As visitas em pontos estratégicos de proliferação do aedes aegypti, como cemitérios e borracharias, não acontecem com a frequência necessária. Desde junho de 2009, a Prefeitura não tem viaturas para combater dengue nos 17 mil km de ruas da capital paulista, que tem 17 milhões de habitantes. À época, venceu a licitação das peruas que transportavam os agentes. Na renovação do processo licitatório, houve um embargo e simplesmente não houve uma nova contratação até hoje.
O secretário geral do Sindicato dos Funcionários Públicos Municipais, João Batista Gomes, confirma o caos em que se encontra a divisão da zoonose voltada à dengue. Ele afirma que são inúmeros os absurdos da Prefeitura nesta questão de saúde pública e garante que o setor, principalmente na prevenção à doença, está completamente sucateado.
O Sindicato fala que há mil agentes em operação enquanto a Prefeitura anuncia que tem 2.400 funcionários. A população fica desesperada ao observar dia após dia criadouros do mosquito se formando em pneus abandonados pela cidade. As reclamações ao telefone 156 são frequentes, num processo muito demorado e que não chega a qualquer solução.
O telefone da Jovem Pan Serviços recebe diariamente dezenas de reclamações contra a Prefeitura, que ignora os focos da dengue na capital ou demora até um mês para checar as denúncias. Uma funcionária, que não pode se identificar para não sofrer retaliações, afirma que todos estão com as mãos atadas.
O especialista da Faculdade de Saúde Pública da USP, Pedro Germano, lamenta o sucateamento do Centro de Controle de Zoonoses e condena a política de recursos humanos para o combate à doença.
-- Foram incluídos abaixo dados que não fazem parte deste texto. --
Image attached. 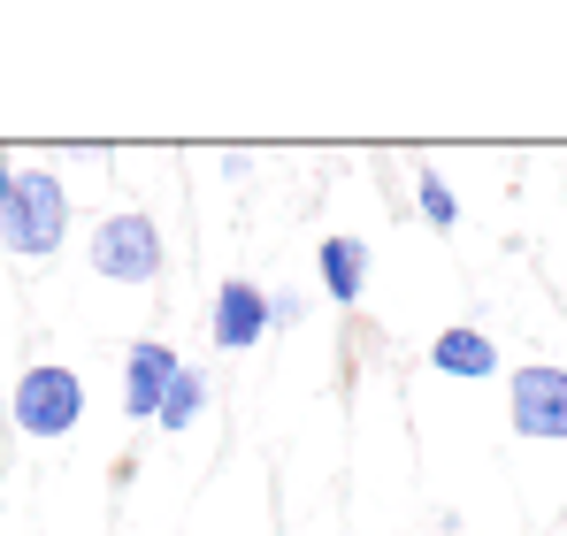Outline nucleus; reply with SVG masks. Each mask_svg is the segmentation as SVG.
Masks as SVG:
<instances>
[{
    "label": "nucleus",
    "mask_w": 567,
    "mask_h": 536,
    "mask_svg": "<svg viewBox=\"0 0 567 536\" xmlns=\"http://www.w3.org/2000/svg\"><path fill=\"white\" fill-rule=\"evenodd\" d=\"M70 238V192L54 169H16L8 184V207H0V246L23 254V261H54Z\"/></svg>",
    "instance_id": "1"
},
{
    "label": "nucleus",
    "mask_w": 567,
    "mask_h": 536,
    "mask_svg": "<svg viewBox=\"0 0 567 536\" xmlns=\"http://www.w3.org/2000/svg\"><path fill=\"white\" fill-rule=\"evenodd\" d=\"M8 414H16V430H23V437L54 445V437H70V430L85 422V375H78L70 360H31V368L16 375Z\"/></svg>",
    "instance_id": "2"
},
{
    "label": "nucleus",
    "mask_w": 567,
    "mask_h": 536,
    "mask_svg": "<svg viewBox=\"0 0 567 536\" xmlns=\"http://www.w3.org/2000/svg\"><path fill=\"white\" fill-rule=\"evenodd\" d=\"M85 261H93V276H107V284H154L162 261H169L162 223H154L146 207H115V215H100L93 230H85Z\"/></svg>",
    "instance_id": "3"
},
{
    "label": "nucleus",
    "mask_w": 567,
    "mask_h": 536,
    "mask_svg": "<svg viewBox=\"0 0 567 536\" xmlns=\"http://www.w3.org/2000/svg\"><path fill=\"white\" fill-rule=\"evenodd\" d=\"M506 422H514V437L567 445V368H553V360H522V368L506 375Z\"/></svg>",
    "instance_id": "4"
},
{
    "label": "nucleus",
    "mask_w": 567,
    "mask_h": 536,
    "mask_svg": "<svg viewBox=\"0 0 567 536\" xmlns=\"http://www.w3.org/2000/svg\"><path fill=\"white\" fill-rule=\"evenodd\" d=\"M207 330H215V346H223V353L261 346V338H269V291H261V284H246V276H230V284L215 291V307H207Z\"/></svg>",
    "instance_id": "5"
},
{
    "label": "nucleus",
    "mask_w": 567,
    "mask_h": 536,
    "mask_svg": "<svg viewBox=\"0 0 567 536\" xmlns=\"http://www.w3.org/2000/svg\"><path fill=\"white\" fill-rule=\"evenodd\" d=\"M177 368H185V360L169 353L162 338H138V346L123 353V414H131V422H154L162 399H169V383H177Z\"/></svg>",
    "instance_id": "6"
},
{
    "label": "nucleus",
    "mask_w": 567,
    "mask_h": 536,
    "mask_svg": "<svg viewBox=\"0 0 567 536\" xmlns=\"http://www.w3.org/2000/svg\"><path fill=\"white\" fill-rule=\"evenodd\" d=\"M430 368L437 375H461V383H483V375H498V346L483 338V330H437V346H430Z\"/></svg>",
    "instance_id": "7"
},
{
    "label": "nucleus",
    "mask_w": 567,
    "mask_h": 536,
    "mask_svg": "<svg viewBox=\"0 0 567 536\" xmlns=\"http://www.w3.org/2000/svg\"><path fill=\"white\" fill-rule=\"evenodd\" d=\"M315 268H322V291H330V307H353V299L369 291V246H361V238H322Z\"/></svg>",
    "instance_id": "8"
},
{
    "label": "nucleus",
    "mask_w": 567,
    "mask_h": 536,
    "mask_svg": "<svg viewBox=\"0 0 567 536\" xmlns=\"http://www.w3.org/2000/svg\"><path fill=\"white\" fill-rule=\"evenodd\" d=\"M199 414H207V375L185 360V368H177V383H169V399H162V414H154V430H192Z\"/></svg>",
    "instance_id": "9"
},
{
    "label": "nucleus",
    "mask_w": 567,
    "mask_h": 536,
    "mask_svg": "<svg viewBox=\"0 0 567 536\" xmlns=\"http://www.w3.org/2000/svg\"><path fill=\"white\" fill-rule=\"evenodd\" d=\"M414 207H422V223H437V230H453V223H461V199H453V184L430 177V169L414 177Z\"/></svg>",
    "instance_id": "10"
},
{
    "label": "nucleus",
    "mask_w": 567,
    "mask_h": 536,
    "mask_svg": "<svg viewBox=\"0 0 567 536\" xmlns=\"http://www.w3.org/2000/svg\"><path fill=\"white\" fill-rule=\"evenodd\" d=\"M299 315H307V299H299V291H269V330H291Z\"/></svg>",
    "instance_id": "11"
},
{
    "label": "nucleus",
    "mask_w": 567,
    "mask_h": 536,
    "mask_svg": "<svg viewBox=\"0 0 567 536\" xmlns=\"http://www.w3.org/2000/svg\"><path fill=\"white\" fill-rule=\"evenodd\" d=\"M8 184H16V162L0 154V207H8Z\"/></svg>",
    "instance_id": "12"
}]
</instances>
Procurada, a Secretaria Municipal da Saúde apenas enviou uma nota explicando o crescimento de 400% nos casos de dengue de março de 2009 e 2010. Salienta que, neste ano, o volume de chuvas foi substancialmente superior e contribuiu para maior proliferação do aedes aegypti.
O órgão municipal destaca que a incidência de 6,7 casos autóctones por 100 mil habitantes é baixa segundo parâmetros do Ministério da Saúde. O documento garante que o trabalho de vigilância é ininterrupto e segue as linhas traçadas pelo Plano Nacional de Controle da Dengue.